12)	Don’t wait for a call from consultant after applying, google their company website or do anything to get the contact number and call them. Tell them you want to discuss about the job profile available and then tell them what you have done. Repeat point 8 – Networking. Connect with them on linked in. They always accept your invitation. Ask them if they want to meet you and set a meeting.

My small story:
I entered Australia on 9th August. I never tried applying from India. From first day itself I started applying on Seek. It took me 2 days to catch the accent, but then it was fine. I made many calls to consultants. Some replied well, some said they will tell me if any update. Got my first interview call in 30 days. Was able to clear telephonic round but got stuck in final interview. They wanted a candidate in Selenium with C# and my profile was having JAVA. So they preferred other candidate. I was able to get another interview call in next 10 days. We say when stars are with you, anything can happen. By chance I got another interview call as well. So 2 interviews I need to face in 1 day. INTERESTING :cool2: But because of previous interview experience I was not flying in heaven, what matters is end result and I was still not sure. I faced the interviews and was able to clear both of them this time. Obviously going to join 1 only 

You might find a lot of grammatical error in this post, please ignore them. My IELTS score was really bad :mad2:
Feel free to contact me on messages. I will try to reply most of them.


----------



## taz_mt (Aug 15, 2014)

great info. thanks so much for this.


----------



## rakesharavindan (Oct 22, 2012)

WC2015inOZ said:


> I have been reading expat forum from past 2 years but have contributed very less. Just one thing which is been asked many times is how to get a job after reaching Australia. My post would be long enough but I will touch the topic just related to job scenario (Some points related to Testing related job only).
> 
> 1)	If you have experience in good brand companies it will definitely help you a lot. My experience was in finance domain in one of the famous banks and many consultants have called me just because of the brand.
> 
> ...


Congrats man.. Great post. 

Regards, 
Rakesh


----------



## WC2015inOZ (Mar 28, 2014)

Thanks Rakesh :rockon:



rakesharavindan said:


> Congrats man.. Great post.
> 
> Regards,
> Rakesh


----------



## remya2013 (Nov 27, 2013)

WC2015inOZ said:


> I have been reading expat forum from past 2 years but have contributed very less. Just one thing which is been asked many times is how to get a job after reaching Australia. My post would be long enough but I will touch the topic just related to job scenario (Some points related to Testing related job only).
> 
> 1)	If you have experience in good brand companies it will definitely help you a lot. My experience was in finance domain in one of the famous banks and many consultants have called me just because of the brand.
> 
> ...


Congrats.
Thanks a lot for sharing inspirational post and lots of tips.

Are you in which City? 
Have u used seek or linked-in for finding jobs or any other sites.


----------



## ALIPA (Apr 27, 2014)

Thanks for the sharing mate..worth tons..


----------



## WC2015inOZ (Mar 28, 2014)

remya2013 said:


> Congrats.
> Thanks a lot for sharing inspirational post and lots of tips.
> 
> Are you in which City?
> Have u used seek or linked-in for finding jobs or any other sites.

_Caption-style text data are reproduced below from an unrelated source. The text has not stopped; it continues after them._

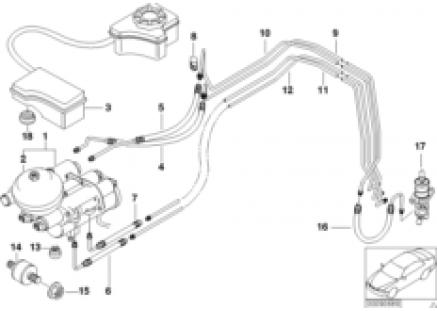 Clutch control M-transmission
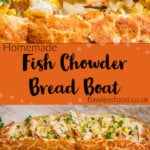 Pin images of our Fish Chowder Bread Boat served on a wooden board and bread being dipped by hand to eat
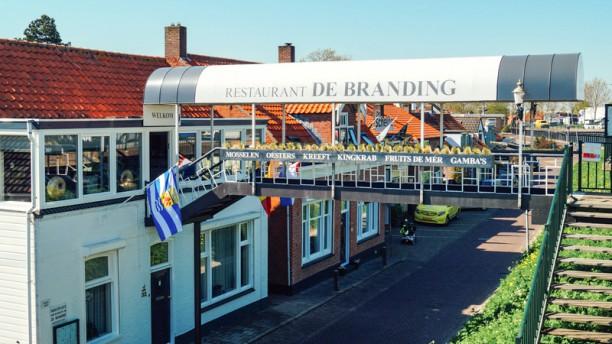 De Branding Restaurant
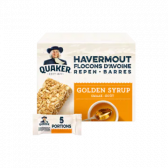 Quaker Oat flakes bars with honey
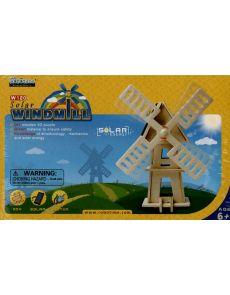 Вятърна мелница W120 – 16 части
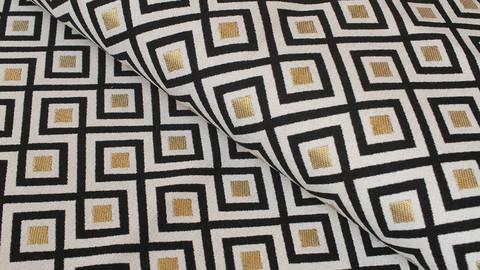 Baumwoll-Mischgewebestoff natur Leinenoptik: Art Deco - 140 cm im Makerist Materialshop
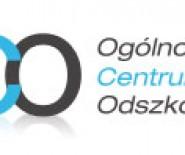 Ogólnopolskie Centrum Odszkodowań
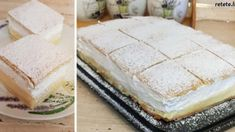 5 Vanilla Cake, Feta, Camembert Cheese, Dessert Recipes, Food And Drink, Cooking Recipes, Pudding, Baking, Sweet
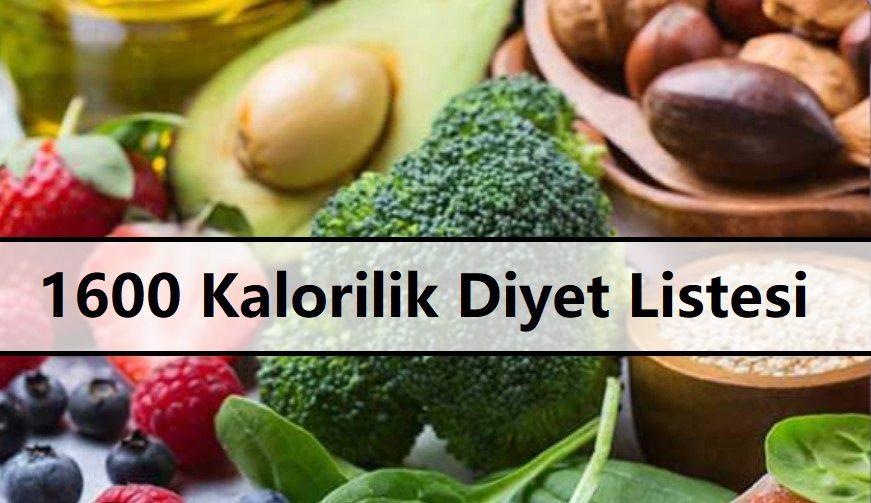 1600 Kalorilik Diyet Listesi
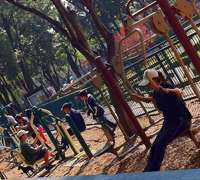 Outdoor group fitness training in a Mexico City Park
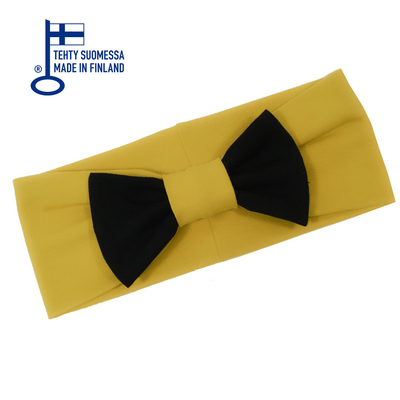 HuiGee Combo girls' ribbon scarf/headband, yellow/black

I have got job in Adelaid, but have done good research on Sydney and Melbourne as well.

I used Seek for job search and obviously linkedin for networking.


----------



## remya2013 (Nov 27, 2013)

WC2015inOZ said:


> I have got job in Adelaid, but have done good research on Sydney and Melbourne as well.
> 
> I used Seek for job search and obviously linkedin for networking.



Thanks a lot


----------



## lifeisajourney (Sep 3, 2013)

Great info. Thanks so much


----------



## lifeisajourney (Sep 3, 2013)

One quick question - Do we need to get LinkedIn premium account to get connected to different people? Will that be useful?


----------



## WC2015inOZ (Mar 28, 2014)

lifeisajourney said:


> One quick question - Do we need to get LinkedIn premium account to get connected to different people? Will that be useful?


Till date I have not used premium account to get connected to different people.

On LinkedIn you can send invitation to people if you share a common group. So that never requires premium account.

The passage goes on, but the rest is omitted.